Figure 2. Regulation of PEDF expression, function and degradation.

(A) Transcriptional regulation of human SERPINF1/rodent Serpinf1. Six RAREs are located at −1000 to −1 bp of the SERPINF1/Serpinf1 promoter region. In the presence of ATRA, RAR/RXR heterodimers bind to RAREs, dissociate from NCoR1, and recruit co-activators to activate SERPINF1/Serpinf1 transcription. In the absence of agonists, RAR/RXR heterodimers associate with NCoR1, which suppresses SERPINF1/Serpinf1 transcription. At least one ER-binding site is located at −864/+63 bp of the SERPINF1 promoter. Oestrogens induce ERs to form either heterodimers or homodimers to bind to the ER-binding site, triggering/suppressing SERPINF1 transcription depending on cell types and tissues. In addition, at least one GRE is found at −1721/+38 bp of the SERPINF1/Serpinf1 promoter. GCs bind to GRs and promote GR nuclear translocation, which then initiates SERPINF1/Serpinf1 transcription via the promoter region GRE. Three micropthalmia-associated transcription factor (MITF)-binding regions are identified within the first intron of the SERPINF1 gene. MITF binds to the MITF-binding sites and up-regulates the transcription of SERPINF1. (B) Down-regulation of PEDF by hypoxia. Under hypoxic conditions, expression and activities of MMP-2/9 are increased, which promote the degradation of PEDF protein. In addition, a HIF-1-independent pathway to degrade PEDF was also reported.

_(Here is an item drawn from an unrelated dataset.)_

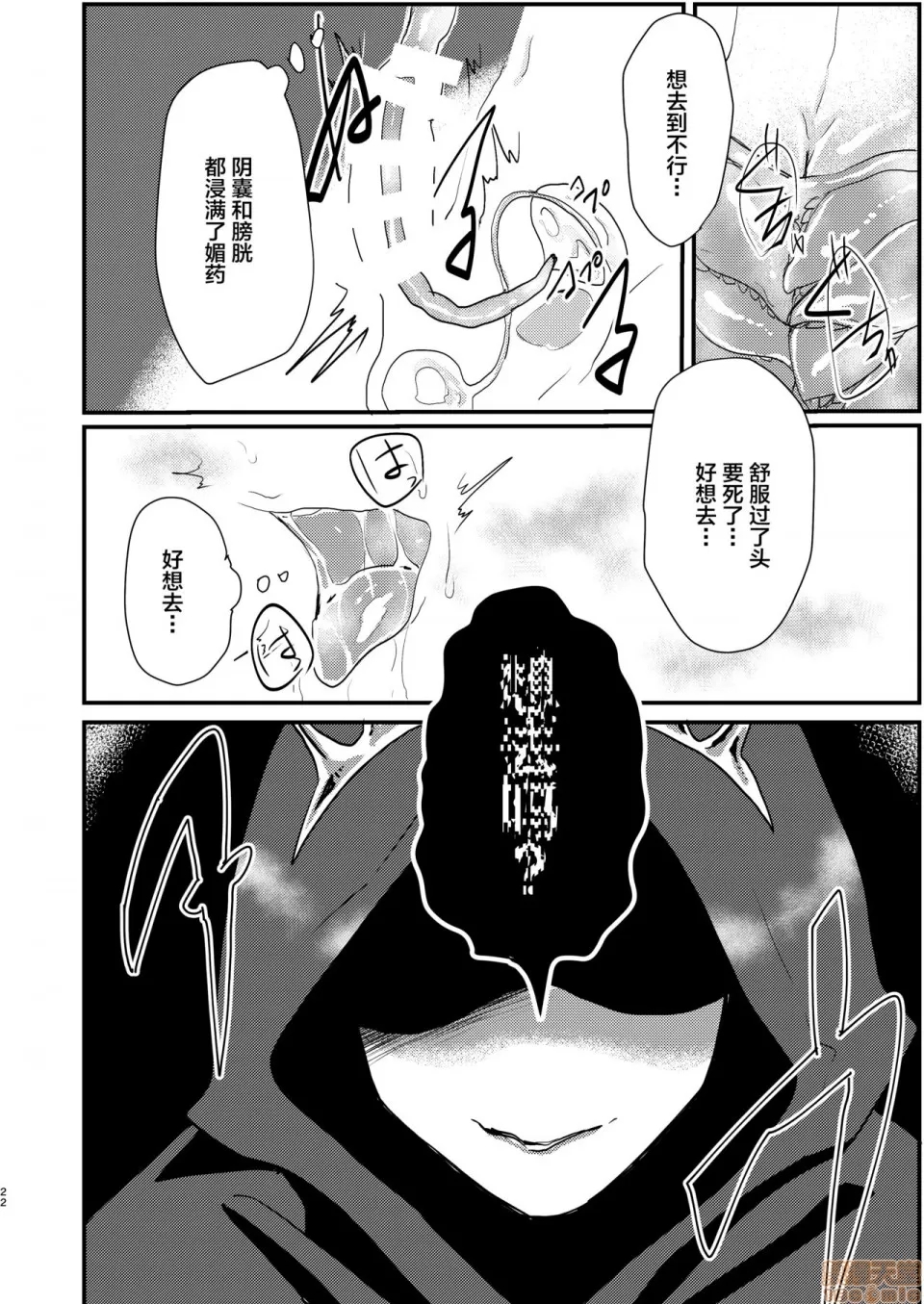 第 22 页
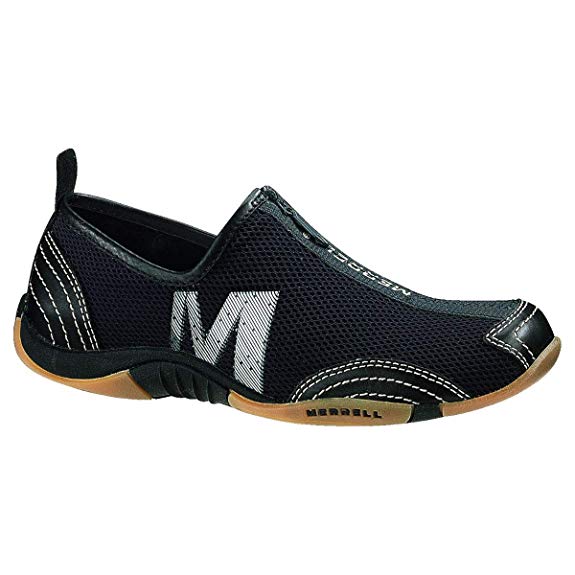 Merrell Women's Barrado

Hypoxia stimulates the autophagosome to down-regulate PEDF levels. Continuous green arrows represent gene transcription activation, whereas broken yellow arrows illustrate either activation or suppression of gene transcription depending on context. GCs, glucocorticoid/glucocorticoid analogues; GR, glucocorticoid receptor; GRE, glucocorticoid response element; NCoR1, nuclear receptor co-repressor 1.